## TASK OBJECTIVE
Copy only this range: the line with "From this perspective, is" through the final line of the material, inclusive at both ends.

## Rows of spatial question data
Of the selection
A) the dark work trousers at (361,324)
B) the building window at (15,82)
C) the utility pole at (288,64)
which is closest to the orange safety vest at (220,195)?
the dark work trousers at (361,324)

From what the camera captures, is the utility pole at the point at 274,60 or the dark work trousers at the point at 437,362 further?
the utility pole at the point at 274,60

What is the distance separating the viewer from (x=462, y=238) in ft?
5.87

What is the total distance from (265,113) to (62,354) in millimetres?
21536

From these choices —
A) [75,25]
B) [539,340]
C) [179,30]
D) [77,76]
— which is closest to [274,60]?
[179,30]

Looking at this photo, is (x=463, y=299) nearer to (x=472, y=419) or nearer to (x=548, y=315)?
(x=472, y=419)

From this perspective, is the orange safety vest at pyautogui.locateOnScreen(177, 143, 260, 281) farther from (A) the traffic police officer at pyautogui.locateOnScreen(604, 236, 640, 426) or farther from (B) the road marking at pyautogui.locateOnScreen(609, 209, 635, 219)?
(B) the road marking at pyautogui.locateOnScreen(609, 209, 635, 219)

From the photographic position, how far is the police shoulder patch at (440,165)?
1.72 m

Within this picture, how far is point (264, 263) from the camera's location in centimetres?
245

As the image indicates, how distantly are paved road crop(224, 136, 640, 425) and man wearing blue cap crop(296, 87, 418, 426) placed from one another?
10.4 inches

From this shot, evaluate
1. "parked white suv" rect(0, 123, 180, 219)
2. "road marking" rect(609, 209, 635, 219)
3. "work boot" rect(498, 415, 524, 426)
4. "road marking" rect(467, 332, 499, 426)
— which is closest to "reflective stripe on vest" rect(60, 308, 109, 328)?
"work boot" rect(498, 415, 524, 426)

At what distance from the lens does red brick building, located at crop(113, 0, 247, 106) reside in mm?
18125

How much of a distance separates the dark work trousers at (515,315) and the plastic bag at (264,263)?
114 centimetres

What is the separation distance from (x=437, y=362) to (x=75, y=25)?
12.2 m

## ANSWER TO THIS EXERCISE
From this perspective, is the orange safety vest at pyautogui.locateOnScreen(177, 143, 260, 281) farther from (A) the traffic police officer at pyautogui.locateOnScreen(604, 236, 640, 426) or farther from (B) the road marking at pyautogui.locateOnScreen(609, 209, 635, 219)?
(B) the road marking at pyautogui.locateOnScreen(609, 209, 635, 219)

From the photographic position, how far is the police shoulder patch at (440,165)?
1.72 m

Within this picture, how far is point (264, 263) from the camera's location in centimetres?
245

As the image indicates, how distantly are paved road crop(224, 136, 640, 425) and man wearing blue cap crop(296, 87, 418, 426) placed from one another?
10.4 inches

From this shot, evaluate
1. "parked white suv" rect(0, 123, 180, 219)
2. "road marking" rect(609, 209, 635, 219)
3. "work boot" rect(498, 415, 524, 426)
4. "road marking" rect(467, 332, 499, 426)
— which is closest to "reflective stripe on vest" rect(60, 308, 109, 328)?
"work boot" rect(498, 415, 524, 426)

At what distance from the lens does red brick building, located at crop(113, 0, 247, 106) reside in mm?
18125

How much of a distance separates the dark work trousers at (515,315) and the plastic bag at (264,263)?
114 centimetres

What is the separation distance from (x=437, y=362) to (x=75, y=25)?
12.2 m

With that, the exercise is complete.